I want to upload it to YouTube, so I have to make it at least a single-frame video. So I made a JPEG cover picture of 1024 x 768 pixels. First I just used VLC and output a youtube SF or whatever output, but YouTube churns on that "processing 0%" for days on end now. So now I have to do something else. Using ffmpeg. Ideally I would just use the awesome ogg compression passing it through:
ffmpeg -loop 1 -y -i image.jpg -i audio.ogg -shortest -acodec copy -vcodec libx264 -crf 25 -pix_fmt yuv420p result.mp4
But that doesn't play in some players, so I won't even bother youtube with it.
ffmpeg -loop 1 -y -i image.jpg -i audio.ogg -shortest -acodec mp3 -vcodec libx264 -crf 25 -pix_fmt yuv420p result.mp4
That creates a huge file of over 120 MB in size! I have crappy internet, not going to blow a <9 MB file into >120 MB just to upload it you youtube.
So I thought if I could have only one i-frame and the rest p-frames which should be basically empty because the "video" has no changes to the picture over time.
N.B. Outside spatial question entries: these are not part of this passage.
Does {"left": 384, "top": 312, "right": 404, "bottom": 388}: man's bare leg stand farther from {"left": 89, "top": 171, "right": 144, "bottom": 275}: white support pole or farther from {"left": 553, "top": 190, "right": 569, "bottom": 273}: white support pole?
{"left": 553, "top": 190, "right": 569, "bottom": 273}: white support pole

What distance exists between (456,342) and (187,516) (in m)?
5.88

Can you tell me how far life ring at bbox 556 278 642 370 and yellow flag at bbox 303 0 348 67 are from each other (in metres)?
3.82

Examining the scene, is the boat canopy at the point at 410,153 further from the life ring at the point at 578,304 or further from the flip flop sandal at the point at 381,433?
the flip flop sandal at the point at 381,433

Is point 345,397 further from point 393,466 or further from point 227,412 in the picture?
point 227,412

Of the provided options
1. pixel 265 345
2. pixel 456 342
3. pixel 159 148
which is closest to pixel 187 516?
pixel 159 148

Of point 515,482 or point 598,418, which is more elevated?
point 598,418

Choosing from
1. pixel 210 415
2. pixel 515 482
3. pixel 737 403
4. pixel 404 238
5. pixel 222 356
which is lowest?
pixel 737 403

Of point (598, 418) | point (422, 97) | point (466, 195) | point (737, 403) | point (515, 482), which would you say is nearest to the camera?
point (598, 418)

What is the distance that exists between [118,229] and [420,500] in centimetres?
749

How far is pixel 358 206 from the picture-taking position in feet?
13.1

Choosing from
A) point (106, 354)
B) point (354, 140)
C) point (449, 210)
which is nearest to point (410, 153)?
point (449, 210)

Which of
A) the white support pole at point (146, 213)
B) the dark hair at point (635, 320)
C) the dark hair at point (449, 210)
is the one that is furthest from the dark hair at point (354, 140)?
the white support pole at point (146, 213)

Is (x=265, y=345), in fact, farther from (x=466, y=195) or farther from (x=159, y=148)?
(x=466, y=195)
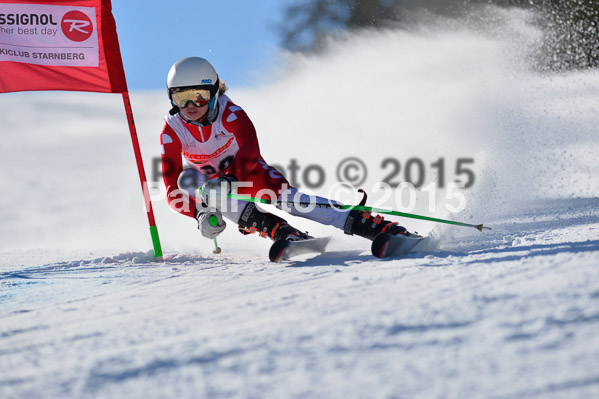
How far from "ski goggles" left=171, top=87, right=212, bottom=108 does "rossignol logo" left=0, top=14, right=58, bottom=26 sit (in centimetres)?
159

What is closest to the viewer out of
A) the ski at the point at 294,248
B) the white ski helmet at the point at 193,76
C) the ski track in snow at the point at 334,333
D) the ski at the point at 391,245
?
the ski track in snow at the point at 334,333

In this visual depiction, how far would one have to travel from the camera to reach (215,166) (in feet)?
14.8

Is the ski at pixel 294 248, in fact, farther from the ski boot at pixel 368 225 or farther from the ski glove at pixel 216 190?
the ski glove at pixel 216 190

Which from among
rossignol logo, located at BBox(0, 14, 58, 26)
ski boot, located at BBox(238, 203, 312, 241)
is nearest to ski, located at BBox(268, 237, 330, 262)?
ski boot, located at BBox(238, 203, 312, 241)

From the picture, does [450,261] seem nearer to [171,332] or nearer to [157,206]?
[171,332]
I read about the -g option:
ffmpeg -loop 1 -y -i image.jpg -i audio.ogg -shortest -acodec mp3 -vcodec libx264 -crf 25 -pix_fmt yuv420p -g 100000 result.mp4
The -g 100000 covers the 94,288 frames. But still with that I get >60 MB.
How can I make the most compact mostly-audio + still image video that youtube will actually finish processing?
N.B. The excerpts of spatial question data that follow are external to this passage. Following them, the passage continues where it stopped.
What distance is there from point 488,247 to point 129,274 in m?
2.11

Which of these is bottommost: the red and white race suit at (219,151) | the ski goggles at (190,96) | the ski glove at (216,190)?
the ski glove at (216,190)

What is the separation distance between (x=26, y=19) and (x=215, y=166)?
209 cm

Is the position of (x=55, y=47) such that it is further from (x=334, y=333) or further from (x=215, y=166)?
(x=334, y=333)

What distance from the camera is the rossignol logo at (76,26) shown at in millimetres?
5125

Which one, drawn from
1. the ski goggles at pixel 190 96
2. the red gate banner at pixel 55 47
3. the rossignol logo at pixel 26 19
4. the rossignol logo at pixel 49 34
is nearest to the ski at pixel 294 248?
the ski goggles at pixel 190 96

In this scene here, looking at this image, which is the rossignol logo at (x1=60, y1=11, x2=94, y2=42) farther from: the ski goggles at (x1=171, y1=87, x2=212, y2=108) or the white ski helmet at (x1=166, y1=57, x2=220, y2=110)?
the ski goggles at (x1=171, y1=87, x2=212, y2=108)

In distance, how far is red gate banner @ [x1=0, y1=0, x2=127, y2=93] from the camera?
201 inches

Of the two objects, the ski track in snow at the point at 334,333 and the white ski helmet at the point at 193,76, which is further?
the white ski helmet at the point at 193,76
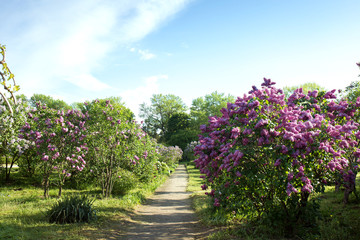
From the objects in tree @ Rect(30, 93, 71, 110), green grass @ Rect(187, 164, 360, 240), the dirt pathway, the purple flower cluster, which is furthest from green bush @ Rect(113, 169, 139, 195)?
tree @ Rect(30, 93, 71, 110)

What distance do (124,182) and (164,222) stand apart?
4.83 meters

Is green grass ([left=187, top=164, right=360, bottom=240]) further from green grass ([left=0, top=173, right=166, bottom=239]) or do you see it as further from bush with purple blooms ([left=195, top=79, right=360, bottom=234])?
green grass ([left=0, top=173, right=166, bottom=239])

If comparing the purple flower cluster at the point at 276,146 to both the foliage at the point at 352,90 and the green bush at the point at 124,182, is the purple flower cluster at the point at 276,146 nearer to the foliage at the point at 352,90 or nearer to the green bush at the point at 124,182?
the foliage at the point at 352,90

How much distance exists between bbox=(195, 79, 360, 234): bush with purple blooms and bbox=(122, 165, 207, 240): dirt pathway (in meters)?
1.74

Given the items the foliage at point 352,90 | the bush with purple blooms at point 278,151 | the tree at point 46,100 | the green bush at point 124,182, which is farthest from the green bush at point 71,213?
the tree at point 46,100

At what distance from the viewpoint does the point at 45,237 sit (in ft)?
17.2

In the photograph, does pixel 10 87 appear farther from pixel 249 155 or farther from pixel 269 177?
pixel 269 177

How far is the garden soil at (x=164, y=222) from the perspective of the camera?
627 centimetres

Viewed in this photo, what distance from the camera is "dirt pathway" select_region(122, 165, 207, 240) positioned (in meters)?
6.32

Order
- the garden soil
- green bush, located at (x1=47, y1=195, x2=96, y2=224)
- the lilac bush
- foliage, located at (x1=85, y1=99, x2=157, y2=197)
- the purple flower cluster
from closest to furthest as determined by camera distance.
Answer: the purple flower cluster → the garden soil → green bush, located at (x1=47, y1=195, x2=96, y2=224) → the lilac bush → foliage, located at (x1=85, y1=99, x2=157, y2=197)

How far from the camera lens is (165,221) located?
7777mm

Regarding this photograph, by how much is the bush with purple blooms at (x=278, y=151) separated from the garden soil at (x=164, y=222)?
5.61 ft

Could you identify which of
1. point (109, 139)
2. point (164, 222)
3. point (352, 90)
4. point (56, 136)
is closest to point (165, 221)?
point (164, 222)

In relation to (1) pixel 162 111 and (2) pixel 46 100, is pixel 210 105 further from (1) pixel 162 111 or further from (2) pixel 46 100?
(2) pixel 46 100
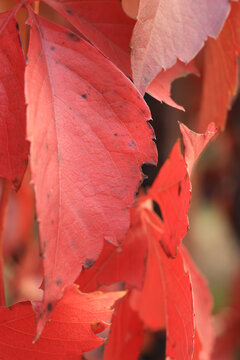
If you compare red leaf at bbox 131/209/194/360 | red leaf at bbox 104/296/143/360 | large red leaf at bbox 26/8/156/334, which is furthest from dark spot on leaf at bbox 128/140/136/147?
red leaf at bbox 104/296/143/360

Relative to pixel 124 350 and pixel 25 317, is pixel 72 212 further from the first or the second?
pixel 124 350

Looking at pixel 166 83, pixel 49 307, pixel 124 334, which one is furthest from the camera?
pixel 124 334

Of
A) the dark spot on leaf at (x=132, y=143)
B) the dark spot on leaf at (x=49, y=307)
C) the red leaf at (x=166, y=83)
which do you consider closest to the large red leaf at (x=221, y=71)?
the red leaf at (x=166, y=83)

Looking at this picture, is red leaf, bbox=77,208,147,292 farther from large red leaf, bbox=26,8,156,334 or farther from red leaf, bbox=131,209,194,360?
large red leaf, bbox=26,8,156,334

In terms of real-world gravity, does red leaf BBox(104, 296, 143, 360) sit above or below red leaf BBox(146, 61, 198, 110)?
below

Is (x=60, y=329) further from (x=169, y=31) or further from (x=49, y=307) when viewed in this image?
(x=169, y=31)

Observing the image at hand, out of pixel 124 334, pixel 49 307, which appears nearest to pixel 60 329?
pixel 49 307

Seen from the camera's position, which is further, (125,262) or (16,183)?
(125,262)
Here is some more calculation to show just why anything above 20 MB should not be acceptable.
Audio in the ogg compression is 8.61 MB in size. That makes a bitrate of
8.61 MB * 1024^2 [B/MB] / 8 [b/B] / 62 [min] / 60 [s/min]
= 303.368... b/s
That is 303 bits per second! That's pretty awesome encoding power of this one channel mono ogg audio. Imagine what a 300 bits per second teletype terminal feels as you type! And now imagine how you can talk faster through this sort of low bandwidth line than you can type and see a screen refresh!
But I'm perfectly OK with the MP3 audio perhaps being a little bigger. What I am not OK is the video encoding or something else giving this codec license to stream data out in ~200 kb/s, kilo-bit, even if that is at 4x the speed, 50 kb/s is still too much if the payload goes with less than 1 kb/s.
BTW, that Title image JPEG is 170 kB in size. If I just put a new full key i-frame copy of it every minute, then I'd get 10 MB for the "video" payload, not 60 MB. So something is very wrong with these codecs or the way they are parameterized.